§ **Texte retenu**:
================
- On s’attendait à un article, un vrai, mais non. On patauge dans les préliminaires !
C’est l’été, il fait un temps superbe, soleil de neuf heures du matin, allons piquer une tête dans la rivière. On s’y voit déjà, ondulant dans le courant, le rêve.
Arrivé sur le ponton, c’est une autre affaire. On s’interroge. L’eau n’est-elle pas un peu froide ? Sauterai ? Sauterai pas ? Sauter oui, mais... Bon ! Rien n’est simple.
Les vrais articles viendront, mais, d’abord, pinaillons pour reculer un peu l’échéance.
- La troisième phase de l’existence de ce blog commence donc aujourd’hui. Mais pour dire quoi ?
Vous l’avez compris, il s’agit dans l’immédiat non pas de nager, mais de s’imaginer nageant bientôt. Tout ce qui suit est dit le plus sincèrement du monde, mais peut-être n’est-ce que du pipeau. Du blabla pour donner le change. La réalité prendra peut-être des formes imprévisibles.
D’abord, je reviens à ce blog, celui-ci, pas un autre, parce que quelque chose qu’il m’apportait me manque. A force de ratiociner dans son coin, on balbutie plus qu’on ne brouillonne, en attendant l’oeuvre parfaite qui promet énormément mais joue les coquettes.
Balbutier, c’est avoir bien des idées, mais qu’on laisse en plan derrière soi à peine ébauchées ; velléité inutile. Le brouillon, stade intermédiaire entre balbutiement et accomplissement, c’est beaucoup mieux : retravaillée, rendue accessible à d’autres, mise sur orbite et risquée dans l’espace commun, elle s’offre à la critique. Cela revient d’ailleurs très souvent à restituer aux autres l’idée qu’ils nourrissent eux-même, à leur insu ou pas. Une idée, ça ne sort jamais de rien ; ça circule d’une cervelle à l’autre, ça prend forme dans l’air du temps, ça se construit en réseau. On la croit toute à soi, née de rien, alors que c’est un voisin qui vous l’a soufflée à l’oreille sans même le savoir.
Bref.
Alors, ici, des brouillons, mais des brouillons jolis, bien écrits dans la mesure des moyens disponibles, etc.
- Oui, d’accord, mais pour dire quoi ? (C’est la seconde fois qu'on pose la question !)
Je pourrais m’en tirer en disant : tout et n’importe quoi, ce qui me passe par la tête. Mais ce ne serait pas honnête. Qui n’a pas ses obsessions, ces questions récurrentes, ce ressassement qui nous revient chaque fois qu’on doit marcher plus de 200 mètres, quand par bonheur on n’a pas son MP3 sur les oreilles ( le MP3 étant une ressasseuse artificielle, une prothèse en quelque sorte pour échapper à ce brassage cogitatoire vertigineux, inquiétant mais si nécessaire ) ?
================
§ **À faire**:
(1) D'après le texte sur la reprise du blog, quelle phase de l'existence de ce blog commence aujourd'hui ?
(2) Écrivez la suite du texte sur la reprise du blog, à partir de sa dernière phrase.

§ **Données fournies**:
================
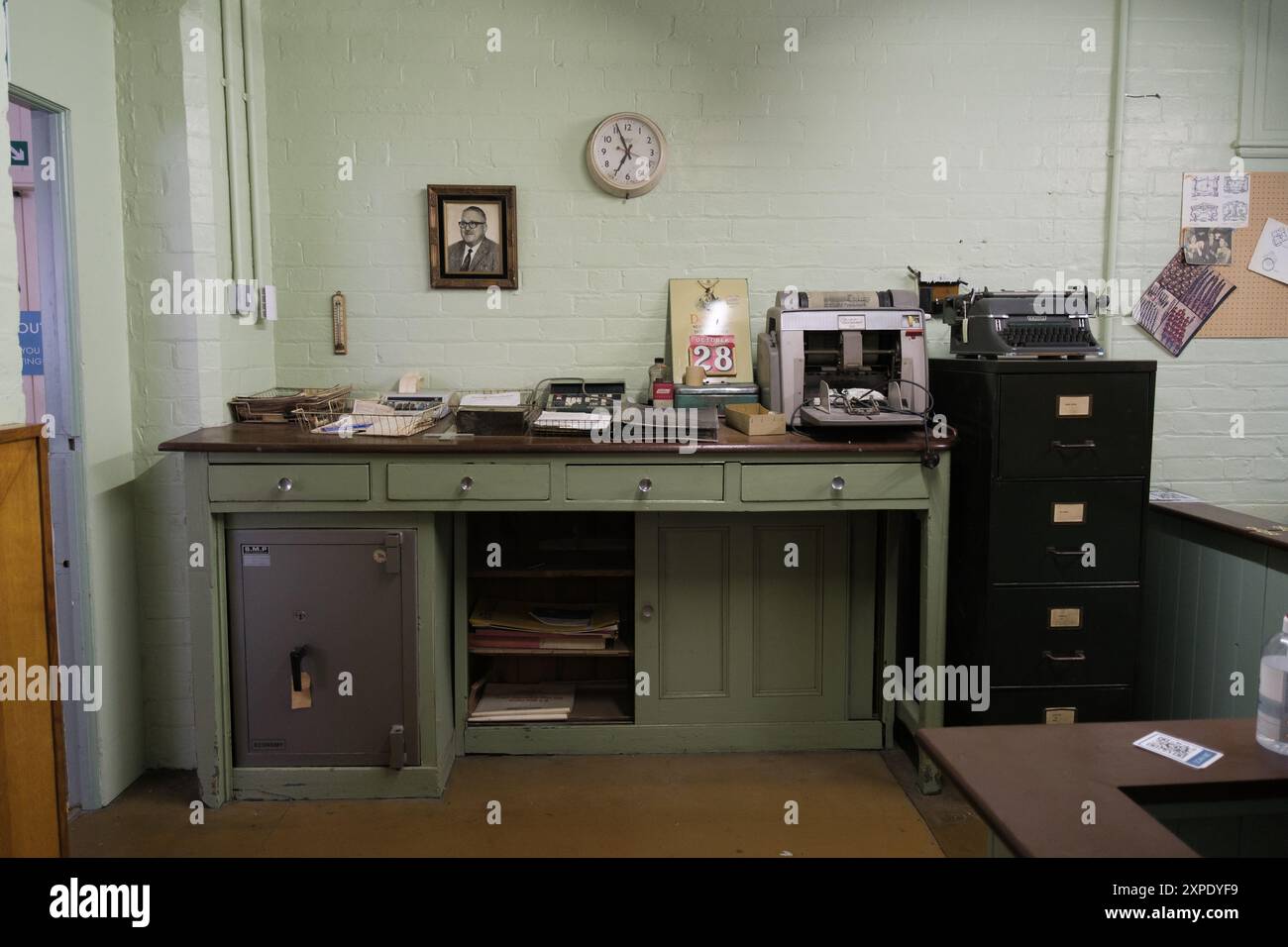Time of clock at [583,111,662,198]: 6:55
================
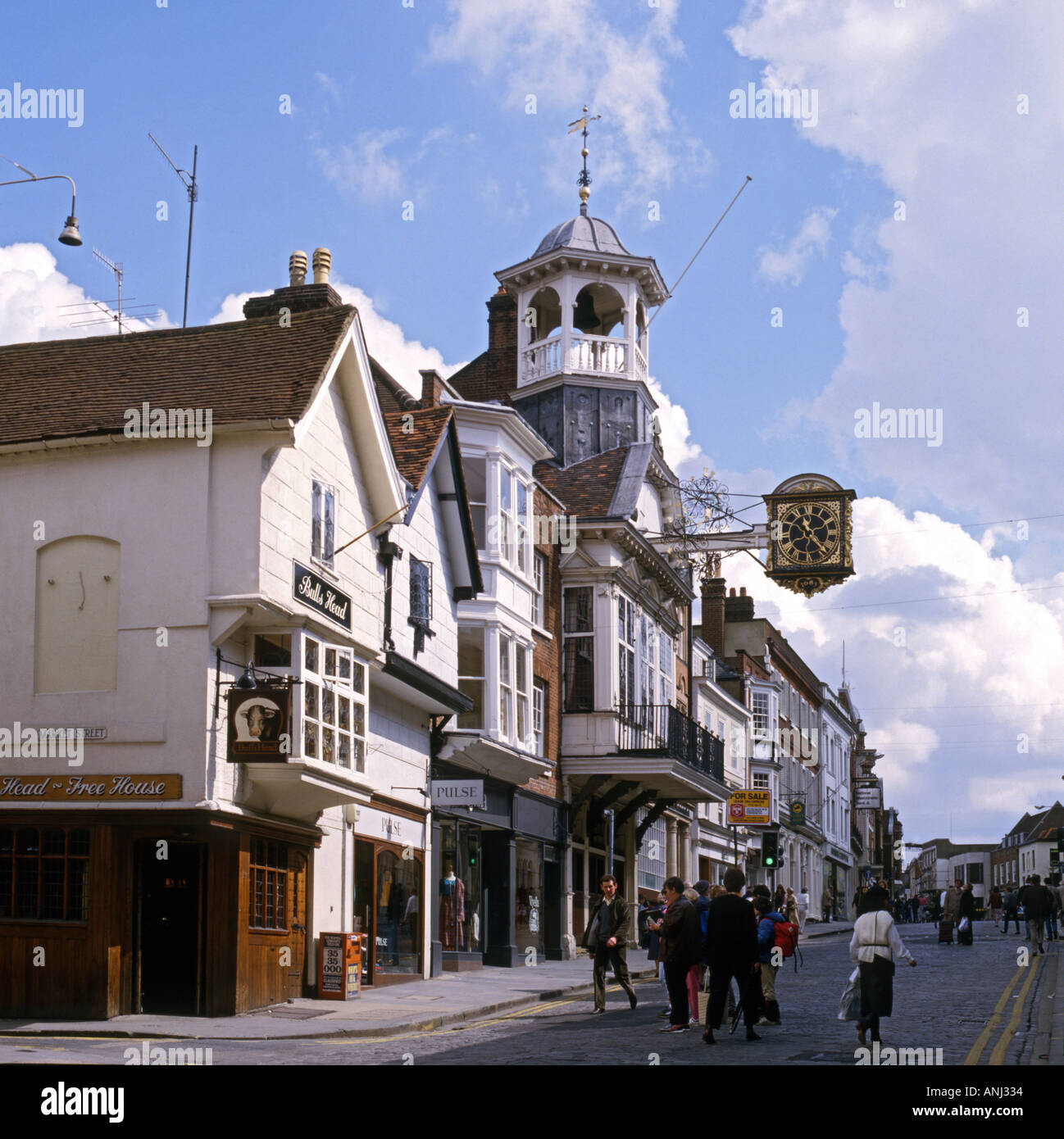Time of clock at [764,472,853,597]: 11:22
================
§ **Réponses par tâche**:
(1) La troisième phase.

(2)
La première de ces obsessions consiste en une méfiance quasi pathologique envers tout ce qui paraît aller de soi. Une manière de théorie du complot qui assimilerait tout jugement d’évidence à une forme d’enfumage qu’on s’infligerait à soi-même, conviction quasi obsessionnelle que c’est justement là où tout semble couler de source que se cachent les problèmes les plus épineux.
Parmi ces choses qui vont de soi et dont il faut se méfier, en première place, le « Je ». Cet être familier, cohérent, prévisible, grandiose, que nous croyons être. Supposons un instant que ce Je, nous puissions voir ce qu’il en advient dans le secret des cervelles de ceux qui nous entourent (et qui ne nous veulent pas forcément du mal). Quelle collection disparate de figures plus ou moins grotesque cela ferait !
Autre évidence suspecte : le langage. Nous en avons tellement besoin, il nous imprègne de façon si nécessaire que nous peinons à voir les enfants qu’il nous fait dans le dos chaque fois que nous tentons de penser le monde (« Je » lui même est d’abord un mot).
Il nous fait dire dire plus nous ne pouvons, il nous égare dans la confusion des plans, il nous laisse croire qu’il y a des mots pour tout, que rien ne lui échappe. Il masque exactement autant qu’il révèle.
Quand on apprend à parler, on table sur une permanence du langage, on se fie au mots. Mais il suffit de voir passer les décennies pour se rendre compte que le sens glisse sous les mots, se décale, se transforme. Illusion d’une permanence des choses sous la permanence des mots. Angoissante illusion, pour quiconque perçoit l’accélération stupéfiante que subit la transformation des choses. Notre époque semble le théâtre d’une immense réaction chimique amorcée depuis longtemps, devenue perceptible dans les années 80 du dernier siècle, et qui soudain s’emballe.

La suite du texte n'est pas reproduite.